## [Entries]
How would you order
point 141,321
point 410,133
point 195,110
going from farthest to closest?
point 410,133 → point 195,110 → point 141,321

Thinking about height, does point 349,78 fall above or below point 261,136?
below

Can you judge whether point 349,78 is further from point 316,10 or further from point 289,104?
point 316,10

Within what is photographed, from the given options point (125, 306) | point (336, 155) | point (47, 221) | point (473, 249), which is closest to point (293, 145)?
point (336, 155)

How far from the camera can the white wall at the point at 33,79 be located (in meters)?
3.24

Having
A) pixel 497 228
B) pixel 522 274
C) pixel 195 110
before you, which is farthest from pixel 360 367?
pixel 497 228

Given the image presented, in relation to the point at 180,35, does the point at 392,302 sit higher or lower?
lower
...
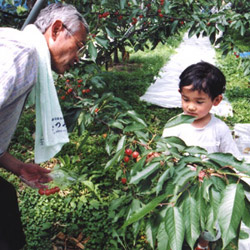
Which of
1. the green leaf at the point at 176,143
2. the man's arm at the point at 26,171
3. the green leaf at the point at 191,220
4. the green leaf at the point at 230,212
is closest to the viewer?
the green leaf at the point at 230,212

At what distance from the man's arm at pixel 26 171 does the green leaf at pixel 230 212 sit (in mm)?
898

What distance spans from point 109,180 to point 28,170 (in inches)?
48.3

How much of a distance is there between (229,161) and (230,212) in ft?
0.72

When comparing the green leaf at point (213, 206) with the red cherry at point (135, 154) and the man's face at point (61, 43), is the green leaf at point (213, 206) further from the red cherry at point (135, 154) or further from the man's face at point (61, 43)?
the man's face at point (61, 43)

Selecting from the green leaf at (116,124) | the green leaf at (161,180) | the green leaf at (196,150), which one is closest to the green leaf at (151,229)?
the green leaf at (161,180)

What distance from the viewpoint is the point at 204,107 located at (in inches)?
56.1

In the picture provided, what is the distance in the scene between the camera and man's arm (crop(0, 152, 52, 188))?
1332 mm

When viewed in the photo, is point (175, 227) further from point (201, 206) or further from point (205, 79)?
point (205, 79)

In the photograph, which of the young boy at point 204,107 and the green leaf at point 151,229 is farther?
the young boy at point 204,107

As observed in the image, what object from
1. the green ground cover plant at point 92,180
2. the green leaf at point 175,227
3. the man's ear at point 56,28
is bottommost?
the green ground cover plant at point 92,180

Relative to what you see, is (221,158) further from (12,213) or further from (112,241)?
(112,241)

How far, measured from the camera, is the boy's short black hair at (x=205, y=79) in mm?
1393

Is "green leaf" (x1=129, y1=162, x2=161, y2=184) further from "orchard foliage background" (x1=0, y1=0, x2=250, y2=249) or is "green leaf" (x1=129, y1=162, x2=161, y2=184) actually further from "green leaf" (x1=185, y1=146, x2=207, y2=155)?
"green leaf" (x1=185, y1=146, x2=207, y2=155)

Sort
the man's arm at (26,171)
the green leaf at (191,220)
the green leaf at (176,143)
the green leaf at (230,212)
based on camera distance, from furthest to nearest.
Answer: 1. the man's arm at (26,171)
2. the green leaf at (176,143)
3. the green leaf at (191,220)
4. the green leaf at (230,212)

## [What is required]
Return the data from the line containing "How far, measured" through the line containing "4. the green leaf at (230,212)" unchanged, including both of those lines.

## [Final answer]
How far, measured from the camera, is the boy's short black hair at (x=205, y=79) in mm?
1393

Is "green leaf" (x1=129, y1=162, x2=161, y2=184) further from "orchard foliage background" (x1=0, y1=0, x2=250, y2=249) or is "green leaf" (x1=129, y1=162, x2=161, y2=184) actually further from "green leaf" (x1=185, y1=146, x2=207, y2=155)?
"green leaf" (x1=185, y1=146, x2=207, y2=155)

Sort
the man's arm at (26,171)
the green leaf at (191,220)
the green leaf at (176,143)
the green leaf at (230,212)
based on camera distance, from furthest to nearest.
Answer: 1. the man's arm at (26,171)
2. the green leaf at (176,143)
3. the green leaf at (191,220)
4. the green leaf at (230,212)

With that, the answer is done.